-- BEGIN Dataset records --

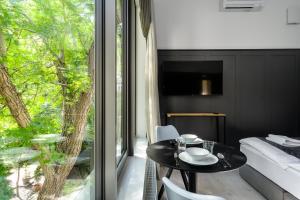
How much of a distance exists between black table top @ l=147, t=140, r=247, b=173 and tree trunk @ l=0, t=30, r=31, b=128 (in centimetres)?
117

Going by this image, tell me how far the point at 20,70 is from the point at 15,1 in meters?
0.20

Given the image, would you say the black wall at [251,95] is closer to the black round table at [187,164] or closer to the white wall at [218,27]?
the white wall at [218,27]

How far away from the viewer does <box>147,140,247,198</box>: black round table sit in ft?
4.93

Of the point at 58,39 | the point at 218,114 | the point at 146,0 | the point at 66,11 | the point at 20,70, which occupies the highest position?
the point at 146,0

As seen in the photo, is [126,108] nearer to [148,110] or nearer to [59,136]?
[148,110]

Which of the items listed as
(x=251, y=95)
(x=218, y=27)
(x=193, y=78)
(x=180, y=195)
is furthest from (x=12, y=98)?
(x=251, y=95)

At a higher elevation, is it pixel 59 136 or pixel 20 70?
pixel 20 70

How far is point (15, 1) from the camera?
1.94ft

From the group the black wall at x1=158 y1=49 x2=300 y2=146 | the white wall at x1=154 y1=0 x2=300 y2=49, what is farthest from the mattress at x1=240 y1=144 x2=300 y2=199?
the white wall at x1=154 y1=0 x2=300 y2=49

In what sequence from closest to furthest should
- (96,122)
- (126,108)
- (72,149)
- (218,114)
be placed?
1. (72,149)
2. (96,122)
3. (126,108)
4. (218,114)

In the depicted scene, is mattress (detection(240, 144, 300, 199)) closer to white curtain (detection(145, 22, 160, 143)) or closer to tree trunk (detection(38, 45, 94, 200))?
white curtain (detection(145, 22, 160, 143))

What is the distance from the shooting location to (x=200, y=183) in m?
2.84

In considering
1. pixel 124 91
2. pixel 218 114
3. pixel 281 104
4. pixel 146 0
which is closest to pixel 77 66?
pixel 124 91

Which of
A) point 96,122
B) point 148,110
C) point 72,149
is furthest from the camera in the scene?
point 148,110
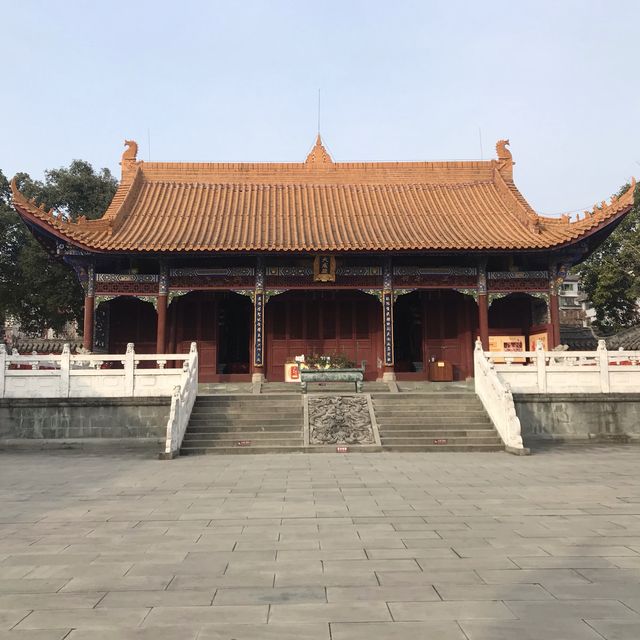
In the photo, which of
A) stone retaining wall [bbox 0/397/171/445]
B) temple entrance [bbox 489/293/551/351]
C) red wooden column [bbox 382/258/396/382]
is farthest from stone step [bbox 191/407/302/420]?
temple entrance [bbox 489/293/551/351]

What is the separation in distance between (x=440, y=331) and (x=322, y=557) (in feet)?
43.3

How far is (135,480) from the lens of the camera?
24.3 feet

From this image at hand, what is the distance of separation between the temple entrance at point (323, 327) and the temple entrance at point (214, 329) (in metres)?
0.99

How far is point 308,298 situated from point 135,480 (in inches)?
379

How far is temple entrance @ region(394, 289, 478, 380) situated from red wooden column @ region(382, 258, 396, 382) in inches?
52.6

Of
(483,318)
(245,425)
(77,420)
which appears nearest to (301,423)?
(245,425)

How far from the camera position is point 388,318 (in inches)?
589

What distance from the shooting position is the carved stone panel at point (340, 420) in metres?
10.8

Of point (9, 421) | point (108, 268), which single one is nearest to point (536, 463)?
point (9, 421)

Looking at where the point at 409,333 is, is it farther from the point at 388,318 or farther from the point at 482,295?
the point at 482,295

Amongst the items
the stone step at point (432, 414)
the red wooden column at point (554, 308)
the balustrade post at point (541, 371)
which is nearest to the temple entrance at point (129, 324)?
the stone step at point (432, 414)

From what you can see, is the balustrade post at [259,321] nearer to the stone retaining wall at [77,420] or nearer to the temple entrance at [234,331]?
the temple entrance at [234,331]

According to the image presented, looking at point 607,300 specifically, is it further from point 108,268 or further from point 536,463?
point 108,268

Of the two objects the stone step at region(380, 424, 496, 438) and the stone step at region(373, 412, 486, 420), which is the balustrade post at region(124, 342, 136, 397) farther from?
the stone step at region(380, 424, 496, 438)
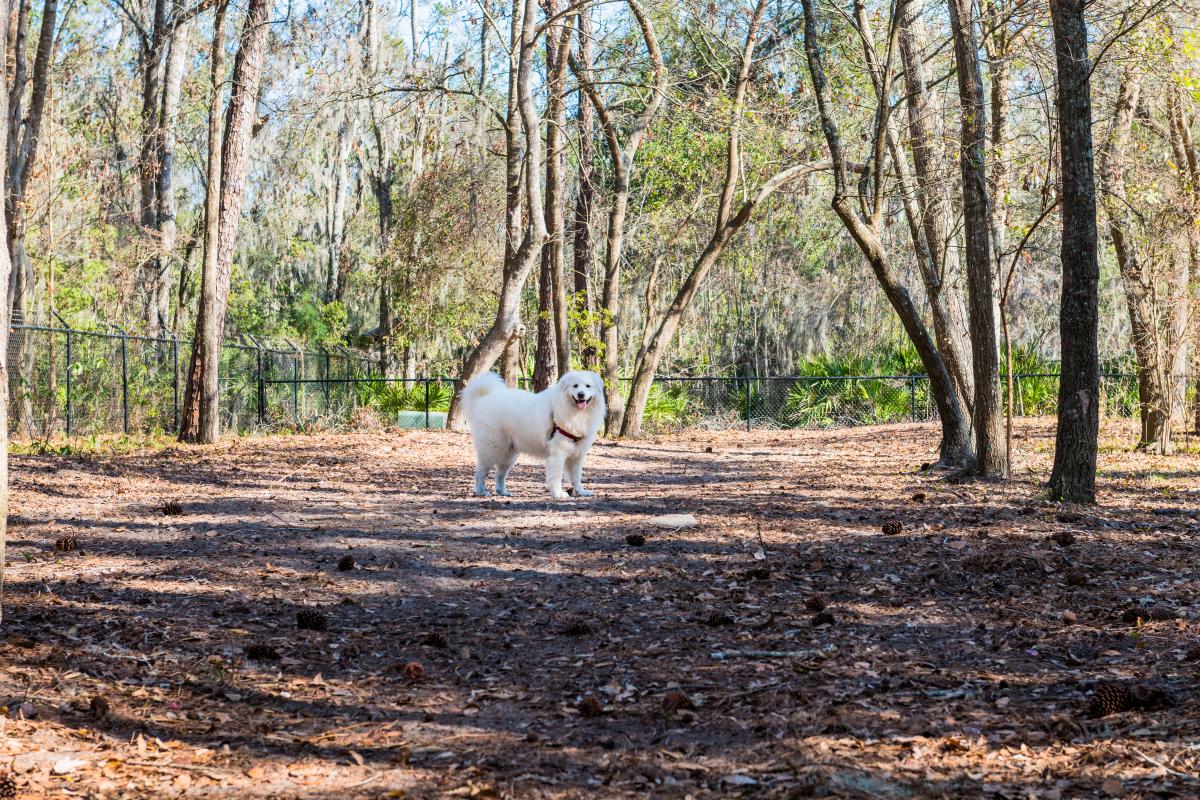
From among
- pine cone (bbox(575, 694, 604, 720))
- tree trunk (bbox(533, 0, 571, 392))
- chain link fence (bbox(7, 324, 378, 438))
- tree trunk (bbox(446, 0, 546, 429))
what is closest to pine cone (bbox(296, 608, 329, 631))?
pine cone (bbox(575, 694, 604, 720))

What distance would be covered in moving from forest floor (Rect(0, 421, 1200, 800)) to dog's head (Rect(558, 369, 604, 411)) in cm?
90

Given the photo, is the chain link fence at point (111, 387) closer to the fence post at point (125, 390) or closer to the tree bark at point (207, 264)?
the fence post at point (125, 390)

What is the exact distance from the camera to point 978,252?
33.0 feet

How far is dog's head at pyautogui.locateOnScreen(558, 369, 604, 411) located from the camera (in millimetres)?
9188

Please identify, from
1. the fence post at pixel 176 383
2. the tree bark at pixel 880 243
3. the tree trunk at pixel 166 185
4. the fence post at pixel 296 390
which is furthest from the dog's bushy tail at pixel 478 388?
the tree trunk at pixel 166 185

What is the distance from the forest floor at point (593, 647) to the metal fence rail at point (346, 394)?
390 inches

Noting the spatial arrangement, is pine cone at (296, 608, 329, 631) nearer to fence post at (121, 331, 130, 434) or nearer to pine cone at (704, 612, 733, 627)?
pine cone at (704, 612, 733, 627)

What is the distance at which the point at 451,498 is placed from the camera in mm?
9836

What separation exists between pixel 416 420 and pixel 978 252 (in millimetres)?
14002

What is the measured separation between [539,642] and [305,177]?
1007 inches

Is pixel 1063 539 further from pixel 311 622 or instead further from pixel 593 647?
pixel 311 622

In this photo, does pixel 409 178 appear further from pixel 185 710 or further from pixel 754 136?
pixel 185 710

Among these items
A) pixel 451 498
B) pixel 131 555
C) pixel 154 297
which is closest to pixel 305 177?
pixel 154 297

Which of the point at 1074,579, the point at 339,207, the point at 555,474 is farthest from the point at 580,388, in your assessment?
the point at 339,207
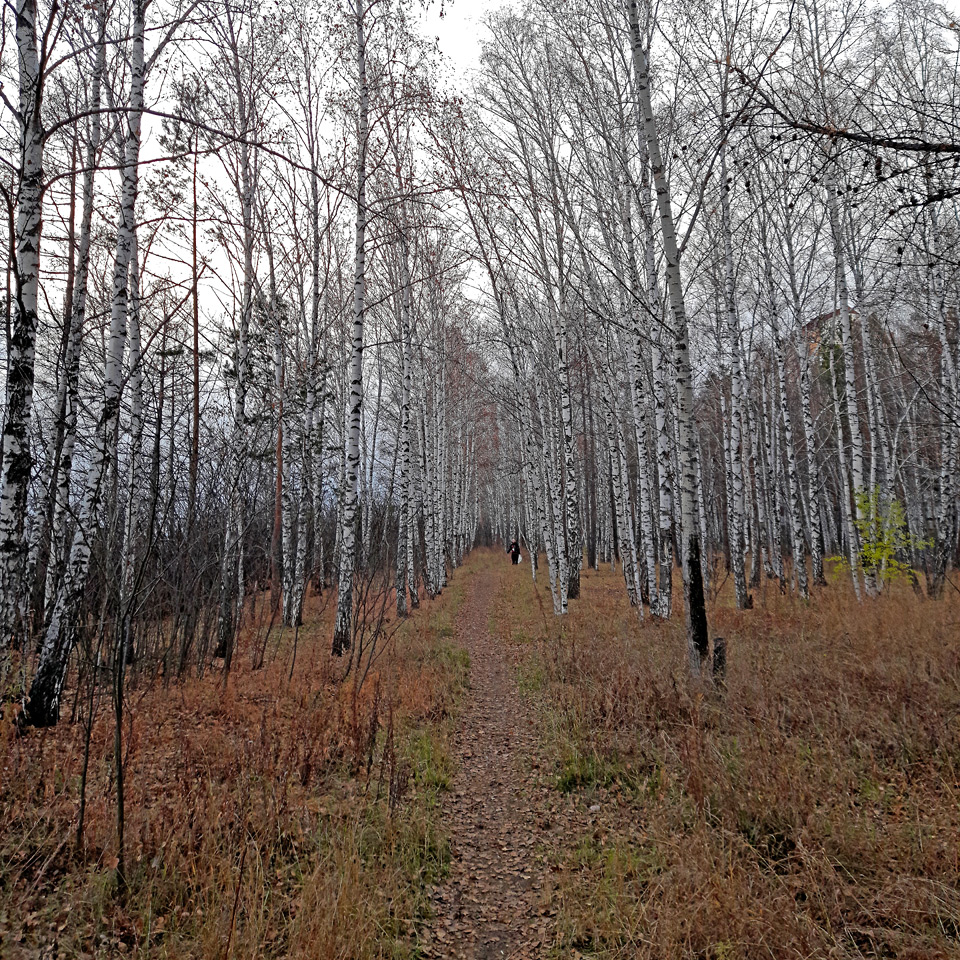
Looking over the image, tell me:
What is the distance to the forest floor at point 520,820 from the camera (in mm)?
2500

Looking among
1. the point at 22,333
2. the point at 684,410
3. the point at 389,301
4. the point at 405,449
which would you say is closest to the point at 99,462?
the point at 22,333

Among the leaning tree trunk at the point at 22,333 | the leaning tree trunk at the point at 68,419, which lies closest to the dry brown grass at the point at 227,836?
the leaning tree trunk at the point at 22,333

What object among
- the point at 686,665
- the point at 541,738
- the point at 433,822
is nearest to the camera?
the point at 433,822

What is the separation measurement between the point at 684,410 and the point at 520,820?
4.24 m

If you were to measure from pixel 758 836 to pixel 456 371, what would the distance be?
811 inches

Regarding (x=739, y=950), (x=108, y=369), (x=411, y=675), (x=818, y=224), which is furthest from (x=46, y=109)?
(x=818, y=224)

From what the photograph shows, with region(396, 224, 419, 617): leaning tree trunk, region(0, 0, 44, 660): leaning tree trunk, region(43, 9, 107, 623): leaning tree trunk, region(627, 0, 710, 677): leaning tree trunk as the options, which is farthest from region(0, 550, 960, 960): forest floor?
region(396, 224, 419, 617): leaning tree trunk

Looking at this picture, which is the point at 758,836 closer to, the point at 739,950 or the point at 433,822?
the point at 739,950

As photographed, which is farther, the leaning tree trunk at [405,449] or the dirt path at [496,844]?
the leaning tree trunk at [405,449]

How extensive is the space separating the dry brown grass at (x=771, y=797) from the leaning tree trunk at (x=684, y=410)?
2.01ft

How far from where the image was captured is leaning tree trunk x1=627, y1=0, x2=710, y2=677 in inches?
220

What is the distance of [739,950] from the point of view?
2.30m

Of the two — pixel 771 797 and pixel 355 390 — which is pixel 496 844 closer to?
pixel 771 797

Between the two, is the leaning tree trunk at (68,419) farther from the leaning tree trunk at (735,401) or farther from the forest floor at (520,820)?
the leaning tree trunk at (735,401)
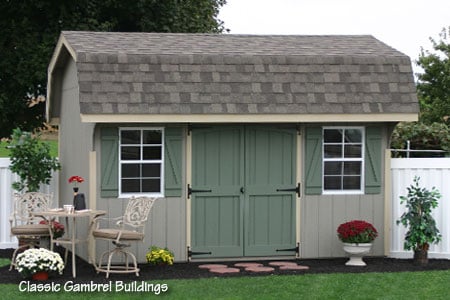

-- END Dataset records --

__Exercise details__: Reproduce verbatim the records from the line containing "Of the two —" through the end of the records, including both ends, and omit the pictures from your answer.

__Exercise answer__:
Of the two — pixel 771 797 and pixel 355 390 — which is pixel 496 844 closer to?
pixel 771 797

Between the two, is the leaning tree trunk at (68,419) farther from the leaning tree trunk at (735,401) or farther from the forest floor at (520,820)?
the leaning tree trunk at (735,401)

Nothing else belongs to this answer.